FAQ
General
Q: What is Sisyphus Academica? A self-coordinating pipeline of 20+ specialized agents that helps researchers find papers, generate novel hypotheses, verify citations, and improve writing quality.
Q: Does this require a specific LLM provider?
No. Works with any OpenAI-compatible or Anthropic API. Edit config/agent-config.json to switch models.
Q: Do I need OpenCode?
The full 10-phase pipeline uses OpenCode’s agent system, but the Python tools (sisyphus search, sisyphus verify) and portable skills work standalone with any agent or CLI.
Q: Is there a demo I can try without installing anything?
git clone https://github.com/argahv/sisyphus-academica.git && cd sisyphus-academica && pip install -e .
sisyphus demo
Installation
Q: How do I install?
git clone https://github.com/argahv/sisyphus-academica.git && cd sisyphus-academica && pip install -e .
Or for the full pipeline: git clone + bash install.sh (requires OpenCode).
Q: Is there a PyPI package?
Yes: git clone https://github.com/argahv/sisyphus-academica.git && cd sisyphus-academica && pip install -e .. This installs the CLI tools (sisyphus search, verify, bibtex, demo, configure).
Q: What about the portable skills?
The skills/ directory contains 6 novelty engines and 5 reviewer personas as standalone SKILL.md files. Copy them to ~/.claude/skills/ to use with any agent.
Pipeline
Q: How long does a paper take? 30 minutes to 4 hours depending on LLM speed, literature volume, and revision rounds.

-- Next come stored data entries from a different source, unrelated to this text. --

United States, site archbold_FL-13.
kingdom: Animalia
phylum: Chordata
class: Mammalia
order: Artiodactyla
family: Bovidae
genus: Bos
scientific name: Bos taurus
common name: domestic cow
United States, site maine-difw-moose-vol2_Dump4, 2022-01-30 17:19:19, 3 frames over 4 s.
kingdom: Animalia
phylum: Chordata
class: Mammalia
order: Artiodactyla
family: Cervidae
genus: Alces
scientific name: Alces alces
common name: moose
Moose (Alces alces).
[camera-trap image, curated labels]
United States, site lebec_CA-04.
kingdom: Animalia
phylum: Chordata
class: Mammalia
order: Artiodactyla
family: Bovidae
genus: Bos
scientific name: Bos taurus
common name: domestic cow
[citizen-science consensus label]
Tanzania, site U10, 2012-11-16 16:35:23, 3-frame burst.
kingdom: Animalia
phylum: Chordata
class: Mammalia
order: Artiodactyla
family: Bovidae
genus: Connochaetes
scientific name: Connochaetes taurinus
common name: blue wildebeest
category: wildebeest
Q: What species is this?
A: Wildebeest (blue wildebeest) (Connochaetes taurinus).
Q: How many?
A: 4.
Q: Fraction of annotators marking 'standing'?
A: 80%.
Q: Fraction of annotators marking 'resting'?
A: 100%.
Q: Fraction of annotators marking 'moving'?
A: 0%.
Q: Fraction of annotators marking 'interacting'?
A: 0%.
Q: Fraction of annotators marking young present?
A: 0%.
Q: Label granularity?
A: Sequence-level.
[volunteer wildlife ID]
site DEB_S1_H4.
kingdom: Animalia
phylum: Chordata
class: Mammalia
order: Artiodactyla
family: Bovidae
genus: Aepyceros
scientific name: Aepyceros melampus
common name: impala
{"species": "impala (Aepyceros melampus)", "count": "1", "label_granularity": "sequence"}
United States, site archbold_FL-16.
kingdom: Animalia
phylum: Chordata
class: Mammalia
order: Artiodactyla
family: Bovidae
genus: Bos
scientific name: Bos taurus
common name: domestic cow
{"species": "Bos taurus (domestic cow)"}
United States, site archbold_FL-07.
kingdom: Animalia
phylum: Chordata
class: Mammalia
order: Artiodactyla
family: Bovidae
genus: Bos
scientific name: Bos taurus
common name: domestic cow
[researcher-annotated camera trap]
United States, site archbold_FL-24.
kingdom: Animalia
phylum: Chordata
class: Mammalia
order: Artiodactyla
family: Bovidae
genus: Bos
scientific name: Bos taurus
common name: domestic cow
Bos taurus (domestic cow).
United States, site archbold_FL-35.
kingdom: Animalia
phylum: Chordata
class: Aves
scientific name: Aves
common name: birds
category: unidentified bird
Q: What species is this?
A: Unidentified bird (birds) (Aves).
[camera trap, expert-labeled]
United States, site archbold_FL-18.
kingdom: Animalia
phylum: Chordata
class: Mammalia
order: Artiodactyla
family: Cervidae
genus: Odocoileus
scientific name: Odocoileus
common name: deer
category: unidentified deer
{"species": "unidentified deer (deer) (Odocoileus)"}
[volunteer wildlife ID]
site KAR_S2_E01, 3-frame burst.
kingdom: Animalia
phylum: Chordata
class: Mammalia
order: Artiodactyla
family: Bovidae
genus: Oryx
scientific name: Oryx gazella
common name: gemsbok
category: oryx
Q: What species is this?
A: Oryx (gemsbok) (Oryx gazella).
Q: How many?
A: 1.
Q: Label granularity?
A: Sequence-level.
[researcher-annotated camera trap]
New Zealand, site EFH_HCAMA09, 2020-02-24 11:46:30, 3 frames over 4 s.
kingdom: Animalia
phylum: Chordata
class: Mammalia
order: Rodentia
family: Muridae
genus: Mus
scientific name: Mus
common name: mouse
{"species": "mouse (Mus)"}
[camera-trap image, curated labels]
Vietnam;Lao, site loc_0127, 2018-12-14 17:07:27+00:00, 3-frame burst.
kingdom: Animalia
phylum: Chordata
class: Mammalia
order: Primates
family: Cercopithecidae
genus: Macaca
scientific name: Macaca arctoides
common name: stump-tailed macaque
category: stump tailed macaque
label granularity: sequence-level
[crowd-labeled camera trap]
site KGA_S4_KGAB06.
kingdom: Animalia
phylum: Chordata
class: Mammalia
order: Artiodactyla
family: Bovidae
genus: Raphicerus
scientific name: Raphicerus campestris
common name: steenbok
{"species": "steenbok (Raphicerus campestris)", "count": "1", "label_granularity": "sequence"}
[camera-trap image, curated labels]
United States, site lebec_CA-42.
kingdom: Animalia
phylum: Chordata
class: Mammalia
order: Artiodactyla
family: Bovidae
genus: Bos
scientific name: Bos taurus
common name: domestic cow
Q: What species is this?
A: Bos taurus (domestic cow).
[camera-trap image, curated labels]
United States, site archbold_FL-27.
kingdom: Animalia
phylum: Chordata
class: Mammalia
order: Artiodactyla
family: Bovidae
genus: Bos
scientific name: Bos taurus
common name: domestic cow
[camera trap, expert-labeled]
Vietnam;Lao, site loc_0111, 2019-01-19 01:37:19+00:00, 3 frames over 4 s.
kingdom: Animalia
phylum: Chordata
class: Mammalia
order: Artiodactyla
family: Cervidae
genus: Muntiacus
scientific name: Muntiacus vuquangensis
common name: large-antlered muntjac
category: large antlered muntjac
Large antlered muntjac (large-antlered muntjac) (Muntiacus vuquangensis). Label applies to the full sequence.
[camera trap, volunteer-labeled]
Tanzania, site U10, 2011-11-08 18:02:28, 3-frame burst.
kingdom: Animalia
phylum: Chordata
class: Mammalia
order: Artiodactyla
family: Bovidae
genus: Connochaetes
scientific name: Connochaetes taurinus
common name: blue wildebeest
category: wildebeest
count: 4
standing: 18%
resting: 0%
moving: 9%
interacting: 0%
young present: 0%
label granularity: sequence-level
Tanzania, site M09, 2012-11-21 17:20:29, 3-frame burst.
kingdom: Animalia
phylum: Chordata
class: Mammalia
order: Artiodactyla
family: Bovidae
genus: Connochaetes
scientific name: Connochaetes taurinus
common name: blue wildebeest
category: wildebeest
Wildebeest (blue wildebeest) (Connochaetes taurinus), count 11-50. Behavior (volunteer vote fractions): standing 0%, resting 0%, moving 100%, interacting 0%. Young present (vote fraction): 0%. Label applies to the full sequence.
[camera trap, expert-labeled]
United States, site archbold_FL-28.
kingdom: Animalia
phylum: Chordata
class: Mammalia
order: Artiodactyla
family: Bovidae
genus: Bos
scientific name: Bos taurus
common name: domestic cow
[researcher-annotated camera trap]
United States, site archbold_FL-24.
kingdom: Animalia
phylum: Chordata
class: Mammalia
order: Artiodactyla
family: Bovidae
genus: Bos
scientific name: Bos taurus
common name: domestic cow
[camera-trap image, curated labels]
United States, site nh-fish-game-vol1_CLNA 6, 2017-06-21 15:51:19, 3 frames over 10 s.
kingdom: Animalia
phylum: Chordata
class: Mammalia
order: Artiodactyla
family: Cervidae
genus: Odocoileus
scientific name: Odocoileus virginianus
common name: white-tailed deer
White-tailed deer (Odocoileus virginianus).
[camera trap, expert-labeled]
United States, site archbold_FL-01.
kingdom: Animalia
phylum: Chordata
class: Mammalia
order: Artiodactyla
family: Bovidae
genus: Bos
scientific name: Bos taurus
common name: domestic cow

Q: What if no novelty engine produces a useful hypothesis? The system reports “no novel angle found” and refuses to write the paper.
Quality
Q: How reliable is citation verification? Every citation checked against 2+ sources (Semantic Scholar AND CrossRef). If neither source finds it, the paper is blocked.
Q: How strict is AI-pattern detection? Very strict. Pattern density < 1 per 2000 words. Zero em dashes allowed. One em dash = automatic failure.
Q: What does “all 10 reviewers must pass” mean? All 10 personas must recommend acceptance. Even one rejection sends the paper back for revision.
Development
Q: How do I run tests?
pip install -e ".[dev]"
python -m pytest tests/ -v
Q: How do I contribute?
See CONTRIBUTING.md. Look for good-first-issue labels.